What to do>
Could you give each line of these records as a numbered list, with blank lines left out?
+ + + + + + +
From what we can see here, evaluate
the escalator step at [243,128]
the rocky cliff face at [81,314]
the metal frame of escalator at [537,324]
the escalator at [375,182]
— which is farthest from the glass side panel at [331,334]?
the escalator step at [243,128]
+ + + + + + +
Result for this task>
1. From what we can see here, evaluate
2. the escalator step at [243,128]
3. the rocky cliff face at [81,314]
4. the metal frame of escalator at [537,324]
5. the escalator at [375,182]
6. — which is farthest from the glass side panel at [331,334]?
7. the escalator step at [243,128]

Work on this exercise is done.